Saturday, October 29, 2011


A bit off-topic. But you might find this handy if I happen to know things about Excel that you don't. Then again, if you know an easier way to do something I have done here, please do let me know.

Jazz recently provided a great link for CPI numbers going all the way back to 1913. Monthly numbers, from a strong source: the Bureau of Labor Statistics.

Trouble is, each year's numbers are all on one row. All 12 months, and two year-values besides. Then the next year's numbers are on the next line. This is not a useful format for graphing, in my experience. I want the numbers all in one column.

This post is about what I came up with to put all those CPI numbers into one column, in order, with the minimum amount of repetitive work and the minimum risk of error.

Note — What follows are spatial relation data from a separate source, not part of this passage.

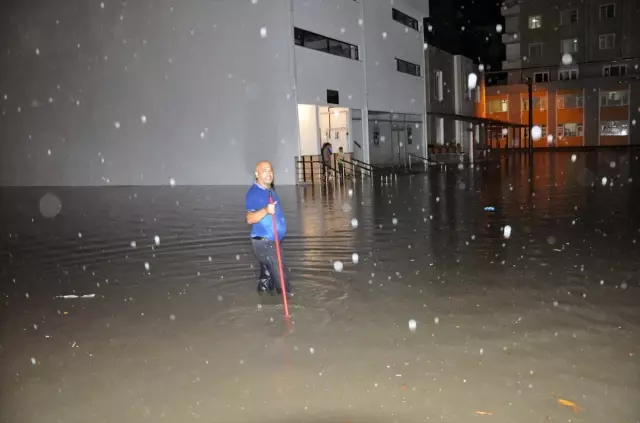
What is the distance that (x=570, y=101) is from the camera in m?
57.6

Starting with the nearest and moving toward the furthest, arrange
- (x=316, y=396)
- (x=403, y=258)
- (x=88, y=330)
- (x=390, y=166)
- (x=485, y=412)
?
(x=485, y=412)
(x=316, y=396)
(x=88, y=330)
(x=403, y=258)
(x=390, y=166)

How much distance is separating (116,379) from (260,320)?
155cm

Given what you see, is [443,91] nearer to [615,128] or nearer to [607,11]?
[615,128]

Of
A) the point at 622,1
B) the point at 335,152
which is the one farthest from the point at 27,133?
the point at 622,1

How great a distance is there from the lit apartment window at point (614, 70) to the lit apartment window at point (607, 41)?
191 cm

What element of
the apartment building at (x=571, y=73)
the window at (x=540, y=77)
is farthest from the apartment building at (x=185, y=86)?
the window at (x=540, y=77)

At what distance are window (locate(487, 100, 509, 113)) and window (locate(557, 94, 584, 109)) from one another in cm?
531

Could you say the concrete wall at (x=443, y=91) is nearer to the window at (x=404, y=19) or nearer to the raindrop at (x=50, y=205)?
the window at (x=404, y=19)

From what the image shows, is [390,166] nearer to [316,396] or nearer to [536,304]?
[536,304]

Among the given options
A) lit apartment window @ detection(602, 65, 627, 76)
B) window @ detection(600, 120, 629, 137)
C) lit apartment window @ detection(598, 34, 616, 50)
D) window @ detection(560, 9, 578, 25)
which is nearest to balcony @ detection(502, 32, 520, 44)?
window @ detection(560, 9, 578, 25)

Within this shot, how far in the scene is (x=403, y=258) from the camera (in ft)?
26.2

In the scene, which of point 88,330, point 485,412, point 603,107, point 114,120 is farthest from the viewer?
point 603,107

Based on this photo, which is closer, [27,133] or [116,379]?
[116,379]

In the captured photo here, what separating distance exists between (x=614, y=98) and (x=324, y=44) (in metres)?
40.5
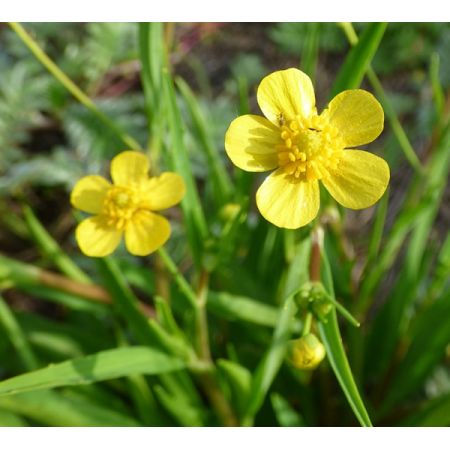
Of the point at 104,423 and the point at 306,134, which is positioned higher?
the point at 306,134

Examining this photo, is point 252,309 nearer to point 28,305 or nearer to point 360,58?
point 360,58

I did all this in OpenOffice Calc, which is free, which is why I have it. It has its own quirks, but it does work a lot like Excel. What I've done here will work in Excel, if you've got it.

1. I went to the BLS link and saved the page. (In Firefox, on the Firefox menu, click Save Page As.... Firefox wants to save the page as a text file, which is fine.)

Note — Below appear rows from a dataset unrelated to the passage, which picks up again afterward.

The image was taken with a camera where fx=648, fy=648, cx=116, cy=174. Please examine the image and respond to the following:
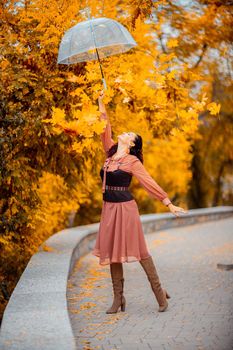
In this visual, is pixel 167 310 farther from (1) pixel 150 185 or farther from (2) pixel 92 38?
(2) pixel 92 38

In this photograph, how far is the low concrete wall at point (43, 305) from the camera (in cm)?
495

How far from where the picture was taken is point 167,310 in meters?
6.92

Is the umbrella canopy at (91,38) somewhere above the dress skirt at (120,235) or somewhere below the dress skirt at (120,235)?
above

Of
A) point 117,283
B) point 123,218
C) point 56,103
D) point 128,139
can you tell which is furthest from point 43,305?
point 56,103

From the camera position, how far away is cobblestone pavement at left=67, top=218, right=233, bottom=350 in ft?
18.7

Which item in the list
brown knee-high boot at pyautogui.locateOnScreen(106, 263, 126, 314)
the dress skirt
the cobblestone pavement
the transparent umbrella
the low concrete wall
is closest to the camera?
the low concrete wall

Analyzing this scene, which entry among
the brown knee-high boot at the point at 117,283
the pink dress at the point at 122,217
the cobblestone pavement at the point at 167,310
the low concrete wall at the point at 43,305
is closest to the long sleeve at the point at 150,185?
the pink dress at the point at 122,217

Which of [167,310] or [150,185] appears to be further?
[167,310]

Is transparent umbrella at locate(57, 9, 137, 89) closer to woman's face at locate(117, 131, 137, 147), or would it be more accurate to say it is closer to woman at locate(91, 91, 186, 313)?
woman's face at locate(117, 131, 137, 147)

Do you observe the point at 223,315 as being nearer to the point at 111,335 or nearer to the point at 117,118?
the point at 111,335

2. I saved it to the desktop. (I save everything to the desktop. Everybody laughs when they see how littered my desktop is. You can save it wherever you want. But when you can't find it, I'll laugh at you.) I right-clicked on the file and from the pop-up menu (I use Windows) clicked Open With, and from the sub-menu Calc. (Something similar should work if you have Excel installed. Worst case, open Excel, click FILE:OPEN, change the file type to include TXT files, and select the BLS file. (Filename = cpiai.txt). Something like that.)

3. I had to fiddle with the Text Import window that opened up. But I got exactly what I wanted on the third try: The CPI data from BLS, with a year on each row and a column for each month. Not what I wanted for a final product, but what I wanted to start with.

4. Remember to save the file as an Open Office spreadsheet, or an Excel spreadsheet. Don't leave it as the default type, a text file, because you will lose all your improvements when you save and close the thing.

This doesn't sound like economics at all, does it. Sounds like my other passion, fiddling with computers. While Rome burns.

In Open Office (or Excel. Whatever) now you have a copy of the BLS CPI data. All you have to do now is make it useful. This is where the power of a spreadsheet can really save you some work.

5. I renamed the worksheet Source and and made a copy of the sheet to make my changes in. (Yeah it is easy enough to go get the thing again, but is is easier just to make another copy of the Source sheet if I need it.)

6. I narrowed down the columns so I could fit more on my screen. (My monitor is turned 'portrait' so typically I can see a lot of rows and not a lot of columns.)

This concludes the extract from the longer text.